After this, their progress was very slow. The small trees grew close together and in places the ground was covered with rotting trunks and branches. Moreover the line he took led steadily upwards towards the break in the range. It did not look very far off when they started, but dusk was falling and the packers were nearly exhausted when they threw down their loads at the bottom of the gap. Thirlwell’s back ached and the straps had galled his shoulders, but he noted with some surprise that Agatha did not look tired. She dropped behind as they toiled up the last rough stony slope, but she helped to pitch camp. Her movements were not languid and her eyes were bright.
By and by she took out the worn paper from the tobacco-box and asked Thirlwell a few questions. He answered rather moodily, and as soon as he could picked up his blanket and went off to the bed he had made of twigs. The hollow he had found was sheltered and the twigs were soft, but it was long before he slept. They were near the spot where Strange claimed to have seen the ore, and he was now persuaded that they would find the vein. If the ore carried as much silver as the specimens indicated, Agatha would be rich. She would go back to the cities, and if her riches were not to separate them altogether, he must enter her employment. Somehow he shrank from this.
But the ore might prove poorer than one thought and the mine cost much to work. He would not admit that he hoped so, since he wanted Agatha to enjoy all the happiness that wealth could give. Indeed, he did not know what he hoped; he was physically tired and although he felt strangely restless his brain was dull. At length his eyes closed and for some hours he slept brokenly.

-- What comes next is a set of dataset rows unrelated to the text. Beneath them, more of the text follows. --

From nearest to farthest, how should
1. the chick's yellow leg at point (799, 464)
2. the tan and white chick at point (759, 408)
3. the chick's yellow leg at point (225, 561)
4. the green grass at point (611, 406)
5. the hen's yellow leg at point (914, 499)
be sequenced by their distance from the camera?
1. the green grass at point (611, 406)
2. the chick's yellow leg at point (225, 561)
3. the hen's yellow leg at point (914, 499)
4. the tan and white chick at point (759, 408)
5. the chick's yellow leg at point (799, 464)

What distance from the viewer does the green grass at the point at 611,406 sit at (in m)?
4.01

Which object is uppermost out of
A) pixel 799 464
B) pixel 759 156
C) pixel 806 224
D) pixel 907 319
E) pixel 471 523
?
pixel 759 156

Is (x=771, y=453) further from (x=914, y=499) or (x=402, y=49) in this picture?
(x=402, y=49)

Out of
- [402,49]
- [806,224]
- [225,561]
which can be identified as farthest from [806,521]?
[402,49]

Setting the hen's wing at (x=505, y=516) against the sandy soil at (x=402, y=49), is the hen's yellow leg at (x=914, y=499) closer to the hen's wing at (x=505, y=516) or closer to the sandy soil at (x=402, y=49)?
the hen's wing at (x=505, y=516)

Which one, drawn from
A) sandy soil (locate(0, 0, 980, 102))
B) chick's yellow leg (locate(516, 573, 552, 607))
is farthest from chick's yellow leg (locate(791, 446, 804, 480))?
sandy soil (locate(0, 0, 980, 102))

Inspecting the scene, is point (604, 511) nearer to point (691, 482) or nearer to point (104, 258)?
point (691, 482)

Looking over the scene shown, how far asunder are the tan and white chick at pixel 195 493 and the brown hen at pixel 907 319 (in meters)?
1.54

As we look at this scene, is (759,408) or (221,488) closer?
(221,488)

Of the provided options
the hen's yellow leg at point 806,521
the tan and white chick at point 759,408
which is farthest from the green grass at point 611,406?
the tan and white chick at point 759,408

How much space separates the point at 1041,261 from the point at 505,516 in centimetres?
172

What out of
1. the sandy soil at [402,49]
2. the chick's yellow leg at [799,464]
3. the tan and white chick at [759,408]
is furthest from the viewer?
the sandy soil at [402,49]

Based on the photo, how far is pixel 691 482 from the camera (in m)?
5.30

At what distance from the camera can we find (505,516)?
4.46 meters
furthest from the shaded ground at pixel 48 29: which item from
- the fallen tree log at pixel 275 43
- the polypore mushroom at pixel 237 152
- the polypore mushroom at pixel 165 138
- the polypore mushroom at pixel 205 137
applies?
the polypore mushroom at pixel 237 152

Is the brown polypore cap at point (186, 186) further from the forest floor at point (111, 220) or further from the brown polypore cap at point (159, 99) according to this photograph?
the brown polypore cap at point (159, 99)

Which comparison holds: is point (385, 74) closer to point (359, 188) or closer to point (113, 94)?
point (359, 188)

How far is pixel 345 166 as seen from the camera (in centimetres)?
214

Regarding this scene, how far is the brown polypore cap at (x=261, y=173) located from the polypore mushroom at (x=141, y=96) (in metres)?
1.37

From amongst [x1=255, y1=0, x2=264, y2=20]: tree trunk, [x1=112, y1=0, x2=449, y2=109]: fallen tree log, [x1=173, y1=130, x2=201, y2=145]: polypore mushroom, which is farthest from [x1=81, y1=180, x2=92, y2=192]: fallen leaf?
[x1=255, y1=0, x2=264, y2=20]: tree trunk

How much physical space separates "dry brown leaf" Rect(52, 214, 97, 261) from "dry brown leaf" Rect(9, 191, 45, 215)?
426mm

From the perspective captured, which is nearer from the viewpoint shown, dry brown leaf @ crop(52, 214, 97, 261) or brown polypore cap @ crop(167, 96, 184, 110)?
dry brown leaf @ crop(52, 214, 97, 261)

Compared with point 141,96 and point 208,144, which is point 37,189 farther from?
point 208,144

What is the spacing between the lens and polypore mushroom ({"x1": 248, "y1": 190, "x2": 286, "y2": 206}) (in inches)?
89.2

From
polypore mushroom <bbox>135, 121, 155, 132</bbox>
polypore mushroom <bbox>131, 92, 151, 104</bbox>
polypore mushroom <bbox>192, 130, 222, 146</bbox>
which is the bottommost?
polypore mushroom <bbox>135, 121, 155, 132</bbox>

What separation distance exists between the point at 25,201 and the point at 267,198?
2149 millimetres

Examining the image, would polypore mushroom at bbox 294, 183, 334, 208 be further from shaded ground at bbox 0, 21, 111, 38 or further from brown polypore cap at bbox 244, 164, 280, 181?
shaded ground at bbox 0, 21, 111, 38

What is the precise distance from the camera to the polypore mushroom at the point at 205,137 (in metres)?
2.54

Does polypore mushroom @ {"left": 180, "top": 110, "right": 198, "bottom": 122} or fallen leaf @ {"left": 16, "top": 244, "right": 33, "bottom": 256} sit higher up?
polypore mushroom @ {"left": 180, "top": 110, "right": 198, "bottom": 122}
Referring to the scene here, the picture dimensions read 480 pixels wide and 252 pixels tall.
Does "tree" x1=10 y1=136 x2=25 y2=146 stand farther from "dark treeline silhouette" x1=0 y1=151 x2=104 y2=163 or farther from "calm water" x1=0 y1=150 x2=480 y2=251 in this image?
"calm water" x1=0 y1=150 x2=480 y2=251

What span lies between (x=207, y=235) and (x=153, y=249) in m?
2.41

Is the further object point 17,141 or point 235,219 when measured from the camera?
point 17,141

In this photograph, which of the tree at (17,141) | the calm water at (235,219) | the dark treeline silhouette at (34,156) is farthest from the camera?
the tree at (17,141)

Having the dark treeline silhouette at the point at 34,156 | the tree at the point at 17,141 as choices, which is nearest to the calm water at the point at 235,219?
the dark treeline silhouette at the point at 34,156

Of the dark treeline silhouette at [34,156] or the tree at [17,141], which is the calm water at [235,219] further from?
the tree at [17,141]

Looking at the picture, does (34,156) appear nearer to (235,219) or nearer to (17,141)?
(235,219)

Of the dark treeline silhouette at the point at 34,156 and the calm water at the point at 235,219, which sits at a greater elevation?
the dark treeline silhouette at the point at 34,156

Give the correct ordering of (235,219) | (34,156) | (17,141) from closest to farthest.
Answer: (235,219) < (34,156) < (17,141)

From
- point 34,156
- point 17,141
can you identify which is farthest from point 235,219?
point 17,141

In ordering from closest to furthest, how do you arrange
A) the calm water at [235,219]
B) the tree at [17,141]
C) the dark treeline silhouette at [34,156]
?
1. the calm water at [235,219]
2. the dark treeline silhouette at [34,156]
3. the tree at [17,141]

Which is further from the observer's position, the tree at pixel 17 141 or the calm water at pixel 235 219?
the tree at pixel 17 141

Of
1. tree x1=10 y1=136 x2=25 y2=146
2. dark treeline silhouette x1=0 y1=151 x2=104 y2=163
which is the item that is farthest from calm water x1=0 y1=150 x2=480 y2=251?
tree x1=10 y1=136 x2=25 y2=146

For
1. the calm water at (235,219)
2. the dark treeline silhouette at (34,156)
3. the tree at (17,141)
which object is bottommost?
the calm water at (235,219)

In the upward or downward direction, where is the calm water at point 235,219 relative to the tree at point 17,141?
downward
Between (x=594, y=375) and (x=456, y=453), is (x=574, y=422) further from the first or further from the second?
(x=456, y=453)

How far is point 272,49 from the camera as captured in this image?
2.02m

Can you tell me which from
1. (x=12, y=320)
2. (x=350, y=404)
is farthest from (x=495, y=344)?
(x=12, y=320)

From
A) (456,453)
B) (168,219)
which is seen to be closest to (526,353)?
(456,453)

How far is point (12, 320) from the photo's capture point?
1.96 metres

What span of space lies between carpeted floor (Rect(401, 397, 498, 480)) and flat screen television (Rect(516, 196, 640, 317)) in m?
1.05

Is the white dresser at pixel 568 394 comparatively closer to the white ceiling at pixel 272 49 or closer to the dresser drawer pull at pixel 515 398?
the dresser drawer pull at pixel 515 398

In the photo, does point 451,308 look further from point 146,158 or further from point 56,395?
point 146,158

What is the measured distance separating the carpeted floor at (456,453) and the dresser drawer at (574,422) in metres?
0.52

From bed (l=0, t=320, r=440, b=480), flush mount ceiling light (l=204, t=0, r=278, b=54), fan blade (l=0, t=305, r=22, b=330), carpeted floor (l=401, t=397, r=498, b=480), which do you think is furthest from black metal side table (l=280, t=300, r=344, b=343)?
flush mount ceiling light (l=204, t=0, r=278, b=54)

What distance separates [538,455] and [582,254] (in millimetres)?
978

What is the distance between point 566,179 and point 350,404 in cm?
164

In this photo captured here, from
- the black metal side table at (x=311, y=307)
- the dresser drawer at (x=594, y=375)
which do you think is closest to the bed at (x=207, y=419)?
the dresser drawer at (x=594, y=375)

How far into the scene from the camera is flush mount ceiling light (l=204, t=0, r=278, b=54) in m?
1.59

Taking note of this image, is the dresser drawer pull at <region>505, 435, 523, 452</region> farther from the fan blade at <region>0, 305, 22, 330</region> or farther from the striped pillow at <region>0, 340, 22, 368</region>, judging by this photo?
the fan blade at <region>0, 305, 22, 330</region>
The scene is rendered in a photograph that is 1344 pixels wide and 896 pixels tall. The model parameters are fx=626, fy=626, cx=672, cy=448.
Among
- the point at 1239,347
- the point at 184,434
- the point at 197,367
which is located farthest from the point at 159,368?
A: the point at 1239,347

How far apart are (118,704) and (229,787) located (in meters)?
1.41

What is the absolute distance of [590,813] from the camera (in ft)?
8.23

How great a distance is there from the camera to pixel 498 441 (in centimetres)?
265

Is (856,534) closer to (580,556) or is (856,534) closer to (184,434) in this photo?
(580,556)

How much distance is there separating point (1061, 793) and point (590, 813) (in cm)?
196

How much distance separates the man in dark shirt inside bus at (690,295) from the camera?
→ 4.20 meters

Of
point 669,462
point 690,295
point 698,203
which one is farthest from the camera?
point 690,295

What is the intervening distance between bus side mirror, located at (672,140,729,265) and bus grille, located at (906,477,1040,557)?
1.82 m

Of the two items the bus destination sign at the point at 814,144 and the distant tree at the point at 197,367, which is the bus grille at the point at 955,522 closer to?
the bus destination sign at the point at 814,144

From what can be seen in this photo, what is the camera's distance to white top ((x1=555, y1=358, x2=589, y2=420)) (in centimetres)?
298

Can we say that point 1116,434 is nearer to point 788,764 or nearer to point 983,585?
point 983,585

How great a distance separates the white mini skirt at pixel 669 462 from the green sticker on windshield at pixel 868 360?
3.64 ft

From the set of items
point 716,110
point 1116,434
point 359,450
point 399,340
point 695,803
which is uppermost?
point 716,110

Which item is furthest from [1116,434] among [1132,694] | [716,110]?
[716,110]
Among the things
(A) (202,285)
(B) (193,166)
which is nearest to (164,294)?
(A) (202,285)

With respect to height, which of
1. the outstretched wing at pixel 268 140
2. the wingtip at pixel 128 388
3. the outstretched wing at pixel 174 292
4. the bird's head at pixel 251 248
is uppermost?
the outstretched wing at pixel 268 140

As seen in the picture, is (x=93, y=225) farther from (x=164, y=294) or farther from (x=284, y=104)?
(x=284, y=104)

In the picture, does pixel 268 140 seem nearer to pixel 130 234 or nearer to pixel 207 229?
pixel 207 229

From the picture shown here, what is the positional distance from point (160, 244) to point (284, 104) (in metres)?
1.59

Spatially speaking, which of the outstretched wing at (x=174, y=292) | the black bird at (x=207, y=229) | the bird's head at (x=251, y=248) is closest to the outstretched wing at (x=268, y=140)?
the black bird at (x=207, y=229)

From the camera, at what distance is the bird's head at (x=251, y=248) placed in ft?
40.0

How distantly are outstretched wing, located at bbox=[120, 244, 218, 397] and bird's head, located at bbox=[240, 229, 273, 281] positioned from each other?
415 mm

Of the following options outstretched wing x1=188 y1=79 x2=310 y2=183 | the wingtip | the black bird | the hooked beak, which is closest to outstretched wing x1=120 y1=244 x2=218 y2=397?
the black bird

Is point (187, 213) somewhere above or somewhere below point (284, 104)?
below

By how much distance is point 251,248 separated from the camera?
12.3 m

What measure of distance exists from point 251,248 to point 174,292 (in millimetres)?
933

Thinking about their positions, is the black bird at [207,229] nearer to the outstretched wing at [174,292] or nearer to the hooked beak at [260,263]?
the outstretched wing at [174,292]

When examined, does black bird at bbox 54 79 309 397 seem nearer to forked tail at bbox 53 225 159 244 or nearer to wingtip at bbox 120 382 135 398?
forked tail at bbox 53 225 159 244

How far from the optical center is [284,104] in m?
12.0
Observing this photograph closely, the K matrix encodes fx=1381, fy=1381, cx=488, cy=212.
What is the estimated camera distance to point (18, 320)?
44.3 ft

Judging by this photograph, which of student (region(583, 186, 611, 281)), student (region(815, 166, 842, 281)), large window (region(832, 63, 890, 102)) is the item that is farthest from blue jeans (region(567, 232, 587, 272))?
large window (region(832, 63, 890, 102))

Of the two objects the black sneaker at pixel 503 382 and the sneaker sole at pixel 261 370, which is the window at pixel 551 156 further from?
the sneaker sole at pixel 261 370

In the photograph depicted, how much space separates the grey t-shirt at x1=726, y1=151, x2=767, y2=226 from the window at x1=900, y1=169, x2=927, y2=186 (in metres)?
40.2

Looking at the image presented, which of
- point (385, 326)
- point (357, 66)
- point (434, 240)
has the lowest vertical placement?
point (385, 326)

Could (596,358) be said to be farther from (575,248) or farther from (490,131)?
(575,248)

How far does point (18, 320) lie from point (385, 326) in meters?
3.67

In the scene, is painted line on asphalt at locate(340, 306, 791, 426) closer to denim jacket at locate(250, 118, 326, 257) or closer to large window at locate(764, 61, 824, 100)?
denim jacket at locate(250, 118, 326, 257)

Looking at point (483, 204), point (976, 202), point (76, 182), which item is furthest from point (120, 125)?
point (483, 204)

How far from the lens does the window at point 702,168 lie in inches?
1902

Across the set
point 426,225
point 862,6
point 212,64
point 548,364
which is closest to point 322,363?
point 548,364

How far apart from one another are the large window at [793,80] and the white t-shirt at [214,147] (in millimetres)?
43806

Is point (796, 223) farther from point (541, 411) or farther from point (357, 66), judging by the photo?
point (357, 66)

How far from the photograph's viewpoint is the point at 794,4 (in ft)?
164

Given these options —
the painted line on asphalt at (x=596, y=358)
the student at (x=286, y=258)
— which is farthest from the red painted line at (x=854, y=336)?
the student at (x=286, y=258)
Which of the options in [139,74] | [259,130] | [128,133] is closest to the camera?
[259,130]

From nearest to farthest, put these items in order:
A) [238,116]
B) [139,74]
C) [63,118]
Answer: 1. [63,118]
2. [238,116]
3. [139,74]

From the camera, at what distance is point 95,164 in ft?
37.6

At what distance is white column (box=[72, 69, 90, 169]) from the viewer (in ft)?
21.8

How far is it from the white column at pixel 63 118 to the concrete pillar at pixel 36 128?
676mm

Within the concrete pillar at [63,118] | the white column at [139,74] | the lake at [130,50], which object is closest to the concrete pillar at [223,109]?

Getting up at daybreak, he scrambled along the bottom of the gap until he could look down on the other side, and presently turned with a start as he heard a rattle of stones. Agatha, whom he had thought asleep, advanced with a smile. She looked very fresh, and although he imagined she was highly strung, her face was calm. For a few moments she said nothing, but stood close by, gazing fixedly in front.
There was some mist on the low ground, but, for the most part, the tops of the pines rose above the haze. The sky in the east was getting red, and here and there one saw gleams of water and the gray backs of rocks. That was all, for the landscape was blurred to the north, where a vague gray line hinted at another range.
“The haze is tantalizing,” she remarked by and by. “One could not see when we got here and I have been waiting for the dawn.”
“I hoped you slept. We made a long march yesterday.”
“Did you sleep?”
“No,” said Thirlwell. “Anyhow, not very much.”
Agatha smiled. “Yet you haven’t been thinking about the lode as I have—thinking of nothing else for ever so long! Can’t you imagine what it means to feel I am near the place at last?”